What it is -- at least to me -- is evocative. As you guide your nameless protagonist through pained days and seasons (don't worry, the whole experience is pretty short), you might feel the occasional twang of empathy as you blow off a fictional coworker's invitation to hang out or struggle with the prospect of adopting a kitten. At times that twang might grow into a dull throb when some of these situations strike a little too close to home. They certainly did for me; I'd occasionally read through a paragraph or two of exposition only find to myself asking some weighty questions when I finished. Am I weird for feeling the same way? Should I choose the "right" option, or what I know I'd do in that situation? Do I need to explore some of the options available to my protagonist? It's that weird sort of cognitive dissonance that can make Depression Quest such an experience.

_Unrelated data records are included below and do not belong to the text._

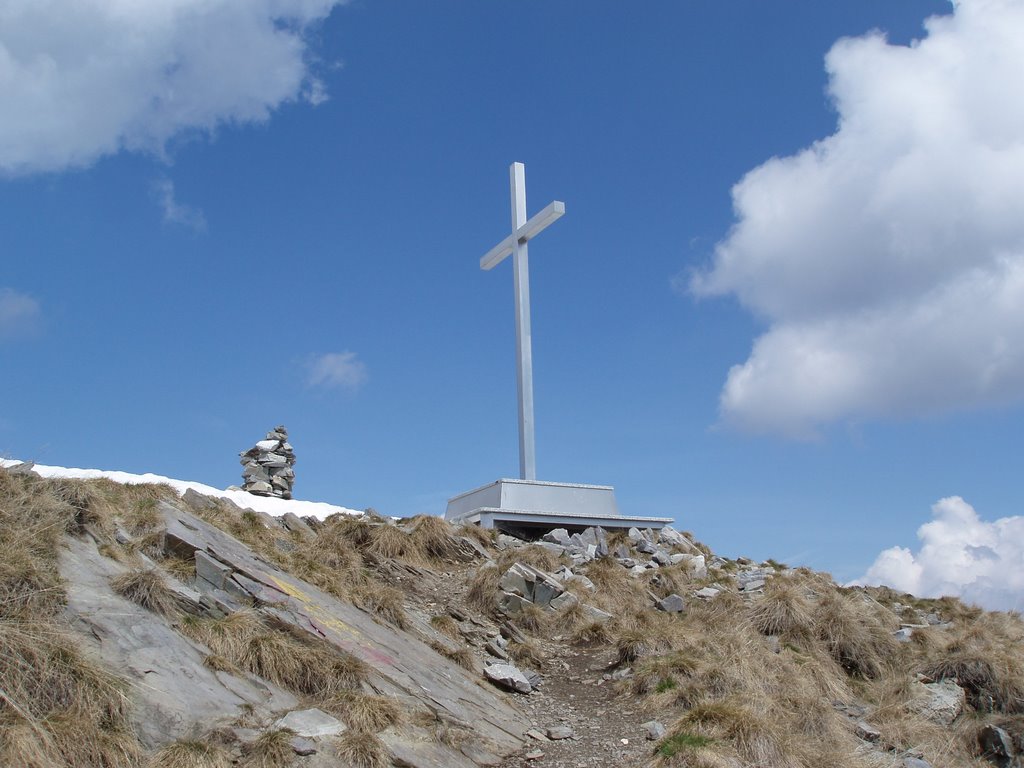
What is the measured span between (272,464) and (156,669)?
17.4 m

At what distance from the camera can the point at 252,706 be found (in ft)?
24.5

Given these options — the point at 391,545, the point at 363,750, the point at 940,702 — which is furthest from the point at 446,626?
the point at 940,702

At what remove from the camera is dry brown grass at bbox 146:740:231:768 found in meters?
6.29

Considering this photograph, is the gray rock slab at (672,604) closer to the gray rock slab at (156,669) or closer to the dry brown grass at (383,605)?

That's not to say the experience is a flawless one. Quinn admits in a prologue that the story doesn't strive for medical accuracy, and you'll occasionally be struck by how clichéd and hamfisted things can get. If you frequent Tumblr or spend your time in the geekier corners of the web, you'll probably also know that Quinn has recently been caught up in a personal and ethical firestorm or two (which has been dissected endlessly elsewhere, and that I offer no judgment on) that might color your perception of her work. Try to resist that urge. At worst, you'll get sick of Depression Quest, quit Steam after 10 minutes and move on with your day. At best, though, you just might get a taste of the sort of self-loathing and smothering ennui that so many people with depression experience to varying degrees everyday.